— Вот вчера была рисовая каша, якобы на молоке, а она на воде была, жиденькая такая, еле съел, — тыкаю я пальцем.
— Да что вы его слушаете, — взорвался пухляш.
— На молоке вчера делали, сама контролировала! — гордо сказала баба необъятных размеров, подплывшая к нашему столику, не иначе, старшая тут, так как была одета не в поварское. — Я тут двенадцать лет работаю! Никто не жаловался!
— Парни? — оборачиваюсь я к залу.
— На воде, не было молока! — многоголосо загомонили спортсмены.
— Врут они! Как не стыдно! — грозно обернулась она к залу.
И осеклась. Никто её тут такую могучую и властную не боялся, полторы сотни отморозков-боксеров, а выглядели со стороны молодые спортсмены именно так, сейчас были в ярости.
— Что, все врут? И по маслу, вижу, некомплект! Меньше дают! А хлеба? Почему нет в раскладке меню? — продолжаю беглый осмотр я.

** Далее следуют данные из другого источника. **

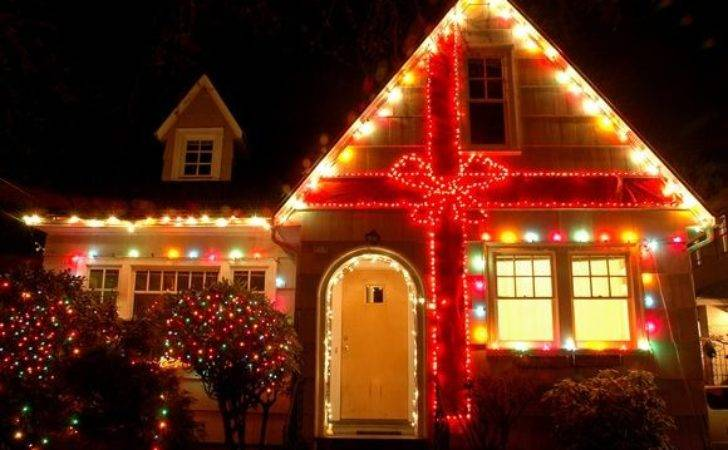 Holiday Light Displays Blow Your Mind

— Ну, хлеб дают без счета, — отмахнулся тренер от меня.
— Вам без счета, а посмотрите мои два куска! — и я показал два куска нарезанные так, что непонятно, как они ещё не развалились.

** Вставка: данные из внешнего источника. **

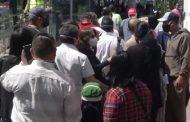 Largas filas se evidencian en los exteriores del IESS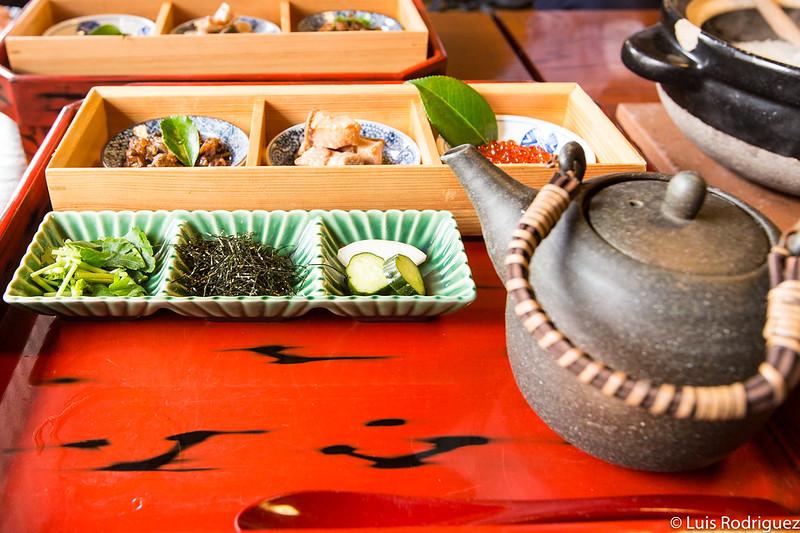 Platillos de salmón, verduras y té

Надо сказать, это были два последних куска хлеба на столе, на завтрак я пришёл последним, и мне мои соседи по столику оставили лишь эти два обглодыша. Хотя, сейчас это мне как раз на руку.

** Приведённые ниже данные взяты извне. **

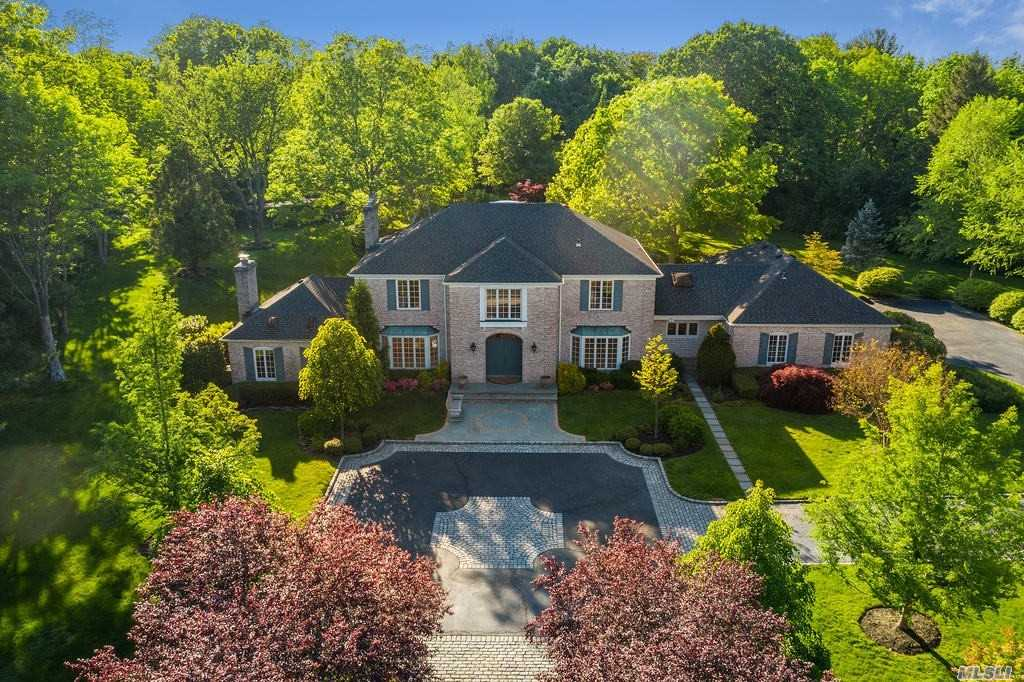Residential For Sale in 25 Long Ridge Lane, Old Brookville, NY ,11545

— И добавки хлеба никому не дали ни разу! Да, парни? — не оборачиваясь, спросил я.
— Да, да, — рявкнул зал.
— И масла тут не тридцать грамм! — добавил я, глядя на раскладку.
С маслом всё было ясно лично мне, я служил в армии и помню, как выглядит суточная норма масла солдата, причем, правильная порция. А ещё там же я как-то был в гостях у хлебореза, чинил ему холодильник по дружбе. Хлеборез вытащил из-под низу, где мотор у агрегата, трехлитровую банку с маслом в воде.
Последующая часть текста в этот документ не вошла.